## WHAT NEEDS TO BE DONE
Filter the records down to the lines that hold the word "Villa", and copy each of those lines.

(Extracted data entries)
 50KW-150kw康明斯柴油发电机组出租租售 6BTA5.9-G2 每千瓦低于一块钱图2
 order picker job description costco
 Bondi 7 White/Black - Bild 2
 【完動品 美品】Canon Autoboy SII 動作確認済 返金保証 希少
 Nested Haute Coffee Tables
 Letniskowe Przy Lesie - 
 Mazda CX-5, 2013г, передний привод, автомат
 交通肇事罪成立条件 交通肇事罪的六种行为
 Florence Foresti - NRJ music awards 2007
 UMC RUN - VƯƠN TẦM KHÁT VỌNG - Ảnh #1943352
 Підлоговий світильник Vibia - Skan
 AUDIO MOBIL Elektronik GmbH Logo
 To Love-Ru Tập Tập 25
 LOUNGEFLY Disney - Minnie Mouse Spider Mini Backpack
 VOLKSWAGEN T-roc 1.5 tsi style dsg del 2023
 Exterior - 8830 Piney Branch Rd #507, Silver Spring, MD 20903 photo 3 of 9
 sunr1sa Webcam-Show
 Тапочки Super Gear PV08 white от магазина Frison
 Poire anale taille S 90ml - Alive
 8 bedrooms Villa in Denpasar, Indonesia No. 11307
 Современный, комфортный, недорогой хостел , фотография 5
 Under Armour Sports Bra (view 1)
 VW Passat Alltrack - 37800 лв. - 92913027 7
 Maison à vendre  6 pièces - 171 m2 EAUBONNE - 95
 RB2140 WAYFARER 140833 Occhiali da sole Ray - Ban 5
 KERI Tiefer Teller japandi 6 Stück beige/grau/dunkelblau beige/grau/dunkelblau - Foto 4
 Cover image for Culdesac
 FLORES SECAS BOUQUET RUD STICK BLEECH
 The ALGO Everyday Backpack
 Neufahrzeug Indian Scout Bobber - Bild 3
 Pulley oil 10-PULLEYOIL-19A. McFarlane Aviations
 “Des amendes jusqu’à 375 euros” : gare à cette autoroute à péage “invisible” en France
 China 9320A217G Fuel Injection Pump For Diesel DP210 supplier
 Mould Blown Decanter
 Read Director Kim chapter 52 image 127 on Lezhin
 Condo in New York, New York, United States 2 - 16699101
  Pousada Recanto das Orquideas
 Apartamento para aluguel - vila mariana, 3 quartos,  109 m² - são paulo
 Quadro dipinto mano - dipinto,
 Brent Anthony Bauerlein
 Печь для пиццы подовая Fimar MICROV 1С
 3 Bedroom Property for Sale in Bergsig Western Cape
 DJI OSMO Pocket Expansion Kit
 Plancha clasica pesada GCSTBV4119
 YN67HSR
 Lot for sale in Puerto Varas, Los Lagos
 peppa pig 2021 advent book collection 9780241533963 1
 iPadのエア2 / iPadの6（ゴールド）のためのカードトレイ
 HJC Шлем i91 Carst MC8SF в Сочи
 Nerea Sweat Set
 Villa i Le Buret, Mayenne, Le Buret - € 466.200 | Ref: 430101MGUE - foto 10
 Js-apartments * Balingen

## EXERCISE ANSWER
 8 bedrooms Villa in Denpasar, Indonesia No. 11307
 Villa i Le Buret, Mayenne, Le Buret - € 466.200 | Ref: 430101MGUE - foto 10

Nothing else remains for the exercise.